▶ _Consigne_
Répondez aux questions suivantes à l’aide du texte ci-dessous sur l’association, la corrélation et la causalité.
1. Que comprennent la plupart des études ?
2. Selon le premier exemple, quels niveaux pourraient varier ensemble dans un tissu ?
3. Par quoi commence la série de chroniques annoncée ?
==== Texte de lecture
Association, corrélation et causalité

La plupart des études comprennent de multiples variables de réponse, et les dépendances entre elles sont souvent d’un grand intérêt. Par exemple, nous pouvons souhaiter savoir si les niveaux d’ARNm et de la protéine correspondante varient ensemble dans un tissu, ou si l’augmentation des niveaux d’un métabolite est associée à la modification des niveaux d’un autre. Ce mois-ci, nous entamons une série de chroniques sur les relations entre variables (ou caractéristiques d’un système), en commençant par la façon dont les dépendances par paires peuvent être caractérisées à l’aide de la corrélation.
========
==== Données fournies
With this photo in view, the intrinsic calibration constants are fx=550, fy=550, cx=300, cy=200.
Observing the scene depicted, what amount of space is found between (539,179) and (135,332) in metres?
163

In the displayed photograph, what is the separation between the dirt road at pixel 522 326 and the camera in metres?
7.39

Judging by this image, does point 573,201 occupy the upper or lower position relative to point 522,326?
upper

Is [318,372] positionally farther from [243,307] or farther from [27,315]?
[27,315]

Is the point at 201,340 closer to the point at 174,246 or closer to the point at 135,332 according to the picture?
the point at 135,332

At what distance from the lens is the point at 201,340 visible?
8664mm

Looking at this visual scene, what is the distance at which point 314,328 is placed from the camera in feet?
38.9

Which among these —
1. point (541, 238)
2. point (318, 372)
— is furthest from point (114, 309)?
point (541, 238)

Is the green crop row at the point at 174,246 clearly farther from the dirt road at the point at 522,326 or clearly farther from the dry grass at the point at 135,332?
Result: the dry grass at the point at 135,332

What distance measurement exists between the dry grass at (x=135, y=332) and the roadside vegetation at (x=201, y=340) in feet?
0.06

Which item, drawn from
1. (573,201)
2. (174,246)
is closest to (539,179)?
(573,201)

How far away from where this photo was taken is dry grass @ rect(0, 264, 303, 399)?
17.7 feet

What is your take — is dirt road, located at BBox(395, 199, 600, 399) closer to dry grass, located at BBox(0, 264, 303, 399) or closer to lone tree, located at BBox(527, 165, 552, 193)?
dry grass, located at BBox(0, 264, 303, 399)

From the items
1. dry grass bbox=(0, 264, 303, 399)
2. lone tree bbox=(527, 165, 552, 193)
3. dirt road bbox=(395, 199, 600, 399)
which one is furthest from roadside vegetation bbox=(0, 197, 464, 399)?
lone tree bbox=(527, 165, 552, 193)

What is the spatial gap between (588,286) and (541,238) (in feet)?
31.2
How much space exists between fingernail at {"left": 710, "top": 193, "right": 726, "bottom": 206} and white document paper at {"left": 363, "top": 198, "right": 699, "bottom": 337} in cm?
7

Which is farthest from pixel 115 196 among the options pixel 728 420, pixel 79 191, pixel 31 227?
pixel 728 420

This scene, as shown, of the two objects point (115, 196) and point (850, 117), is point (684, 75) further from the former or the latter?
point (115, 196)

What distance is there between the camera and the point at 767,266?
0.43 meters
========
▶ _Réponse attendue_
1. De multiples variables de réponse.
2. Les niveaux d’ARNm et de la protéine correspondante.
3. Par la façon dont les dépendances par paires peuvent être caractérisées à l’aide de la corrélation.